Emmett set me down gently and I raced to take a step forward, only to stumble a little the lack of food making me weaker than I had thought. Once I was righted and stable I ran. I ran towards Edward and right before I crashed into his unmoving body his arms opened and welcomed me against his warm body.

"Edward, Edward, Edward." His name came through my lips without my permission. His arms held me tightly as he dared, almost as if he thought I was going to disappear. "I'm sorry. I know you think I'm disgusting and that you hate me, but thank you." I sighed, completely content.

He pulled away from me and gave me a probing, questioning look. "What the hell made you think that?" he asked, the pain clear as day in his voice.

"When they were carrying me through here the day I met you, it was in your eyes." I replied softly, shamefully.

"Bella, I was angry with myself. I had betrayed your trust. You were only in the cafeteria because I had dragged you-"

"Followed." I breathed, taking in his smell. "I followed you there." He gave me a stern look before continuing.

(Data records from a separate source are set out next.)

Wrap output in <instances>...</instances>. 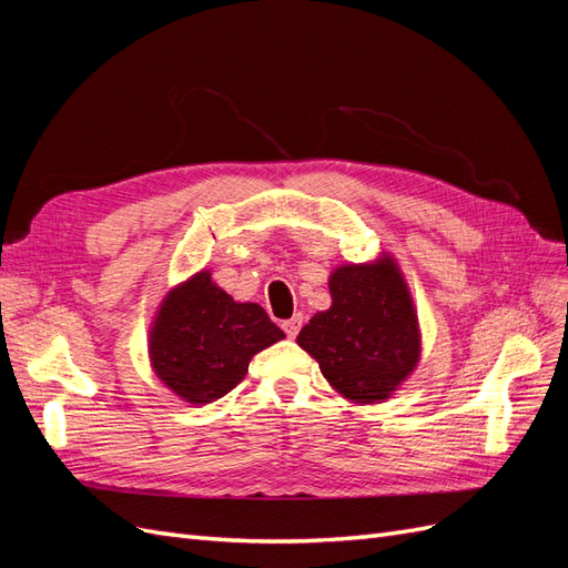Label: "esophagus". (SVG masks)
<instances>
[{
  "instance_id": "obj_1",
  "label": "esophagus",
  "mask_w": 568,
  "mask_h": 568,
  "mask_svg": "<svg viewBox=\"0 0 568 568\" xmlns=\"http://www.w3.org/2000/svg\"><path fill=\"white\" fill-rule=\"evenodd\" d=\"M282 326H284V332H286L288 338H296L298 332H301V326H303V315H294L291 320H286Z\"/></svg>"
}]
</instances>
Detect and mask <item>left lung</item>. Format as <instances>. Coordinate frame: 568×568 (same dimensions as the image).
<instances>
[{"mask_svg":"<svg viewBox=\"0 0 568 568\" xmlns=\"http://www.w3.org/2000/svg\"><path fill=\"white\" fill-rule=\"evenodd\" d=\"M332 305L298 334L329 386L355 405H379L407 382L422 357L415 301L390 253L329 274Z\"/></svg>","mask_w":568,"mask_h":568,"instance_id":"8db88e82","label":"left lung"}]
</instances>
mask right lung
Instances as JSON below:
<instances>
[{
    "label": "right lung",
    "mask_w": 568,
    "mask_h": 568,
    "mask_svg": "<svg viewBox=\"0 0 568 568\" xmlns=\"http://www.w3.org/2000/svg\"><path fill=\"white\" fill-rule=\"evenodd\" d=\"M284 338L257 303H239L201 270L165 294L149 326V363L189 405L213 403L248 372L255 353Z\"/></svg>",
    "instance_id": "obj_1"
}]
</instances>
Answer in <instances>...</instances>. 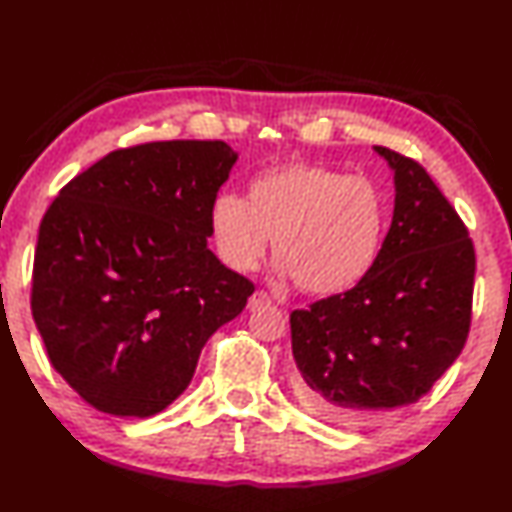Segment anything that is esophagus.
Segmentation results:
<instances>
[{"instance_id": "34e87169", "label": "esophagus", "mask_w": 512, "mask_h": 512, "mask_svg": "<svg viewBox=\"0 0 512 512\" xmlns=\"http://www.w3.org/2000/svg\"><path fill=\"white\" fill-rule=\"evenodd\" d=\"M271 304V297H269V293L267 291H256L252 297H249V302H247V308L249 310H258V308H267Z\"/></svg>"}]
</instances>
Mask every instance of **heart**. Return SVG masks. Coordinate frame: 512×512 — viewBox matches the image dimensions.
Returning a JSON list of instances; mask_svg holds the SVG:
<instances>
[{
	"label": "heart",
	"instance_id": "b5f03b06",
	"mask_svg": "<svg viewBox=\"0 0 512 512\" xmlns=\"http://www.w3.org/2000/svg\"><path fill=\"white\" fill-rule=\"evenodd\" d=\"M386 202L365 176L284 162L247 182L245 197L219 193L210 230L223 263L252 271L273 236L280 276L310 295H336L363 280L376 263Z\"/></svg>",
	"mask_w": 512,
	"mask_h": 512
}]
</instances>
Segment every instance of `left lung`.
Instances as JSON below:
<instances>
[{"instance_id":"8db88e82","label":"left lung","mask_w":512,"mask_h":512,"mask_svg":"<svg viewBox=\"0 0 512 512\" xmlns=\"http://www.w3.org/2000/svg\"><path fill=\"white\" fill-rule=\"evenodd\" d=\"M395 171L391 228L352 289L291 313L308 413L354 426L415 404L452 367L471 328L476 249L417 160L376 147Z\"/></svg>"}]
</instances>
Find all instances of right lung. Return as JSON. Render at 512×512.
Wrapping results in <instances>:
<instances>
[{"mask_svg":"<svg viewBox=\"0 0 512 512\" xmlns=\"http://www.w3.org/2000/svg\"><path fill=\"white\" fill-rule=\"evenodd\" d=\"M236 160L223 141L115 149L62 186L34 252L30 306L49 363L84 402L149 417L189 386L254 282L208 249Z\"/></svg>","mask_w":512,"mask_h":512,"instance_id":"right-lung-1","label":"right lung"}]
</instances>
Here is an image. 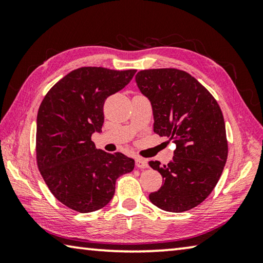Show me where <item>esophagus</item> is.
Listing matches in <instances>:
<instances>
[{
    "label": "esophagus",
    "mask_w": 263,
    "mask_h": 263,
    "mask_svg": "<svg viewBox=\"0 0 263 263\" xmlns=\"http://www.w3.org/2000/svg\"><path fill=\"white\" fill-rule=\"evenodd\" d=\"M136 166L138 168H147L148 167V162L146 159H142V158H137L136 159Z\"/></svg>",
    "instance_id": "obj_1"
}]
</instances>
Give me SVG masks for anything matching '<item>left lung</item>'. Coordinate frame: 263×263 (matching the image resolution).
<instances>
[{
	"label": "left lung",
	"instance_id": "obj_1",
	"mask_svg": "<svg viewBox=\"0 0 263 263\" xmlns=\"http://www.w3.org/2000/svg\"><path fill=\"white\" fill-rule=\"evenodd\" d=\"M136 83L152 105L154 132L176 145L167 164L148 162L162 176V186L149 194V201L164 211H188L211 194L228 159L221 110L210 92L183 70H140Z\"/></svg>",
	"mask_w": 263,
	"mask_h": 263
}]
</instances>
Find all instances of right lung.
Returning <instances> with one entry per match:
<instances>
[{
	"mask_svg": "<svg viewBox=\"0 0 263 263\" xmlns=\"http://www.w3.org/2000/svg\"><path fill=\"white\" fill-rule=\"evenodd\" d=\"M136 69L81 67L68 73L44 97L37 115L39 172L58 201L72 210H100L114 197L116 180L135 168L123 153L97 149L103 105L131 81Z\"/></svg>",
	"mask_w": 263,
	"mask_h": 263,
	"instance_id": "obj_1",
	"label": "right lung"
}]
</instances>
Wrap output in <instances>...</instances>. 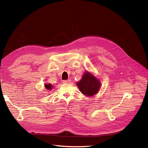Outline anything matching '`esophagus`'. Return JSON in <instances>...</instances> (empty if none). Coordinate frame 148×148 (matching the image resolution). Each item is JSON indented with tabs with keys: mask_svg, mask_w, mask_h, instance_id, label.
Masks as SVG:
<instances>
[{
	"mask_svg": "<svg viewBox=\"0 0 148 148\" xmlns=\"http://www.w3.org/2000/svg\"><path fill=\"white\" fill-rule=\"evenodd\" d=\"M71 80L70 79H66V80H64L63 83H70Z\"/></svg>",
	"mask_w": 148,
	"mask_h": 148,
	"instance_id": "esophagus-1",
	"label": "esophagus"
}]
</instances>
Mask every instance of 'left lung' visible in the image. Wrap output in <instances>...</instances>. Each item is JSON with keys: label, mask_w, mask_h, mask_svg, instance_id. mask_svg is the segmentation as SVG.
Segmentation results:
<instances>
[{"label": "left lung", "mask_w": 148, "mask_h": 148, "mask_svg": "<svg viewBox=\"0 0 148 148\" xmlns=\"http://www.w3.org/2000/svg\"><path fill=\"white\" fill-rule=\"evenodd\" d=\"M77 85L83 95L92 96L99 91L101 84L95 76L87 71L83 74L82 79Z\"/></svg>", "instance_id": "1"}]
</instances>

"Bella, when they carried you out of the cafeteria, it nearly killed me to see you so drugged up and knowing it was my fault. Then you started screaming in that room. It was the most god awful noise I've ever heard." He cringed, his voice laced with pain. I pressed my face into his broad chest.

"Edward." I sighed his name, completely happy in this moment.

Then Emmett did what he did best. He interrupted.

"Edward, this is my brother, Emmett." Edward scowled at Em, his eyes narrowed. They shook hands, but only briefly. Shit they hated each other already.

"Come on Brother Bear, take me to my room." I glanced at Edward as I extracted myself from his arms. He had a pained look on his face as he watched me walk away from him. I stopped abruptly.

"Can I stop by your room later?" I asked cautiously. I didn't want to push my limits with him. He smiled brightly.

"Of course you can Bella." He sighed before I walked away.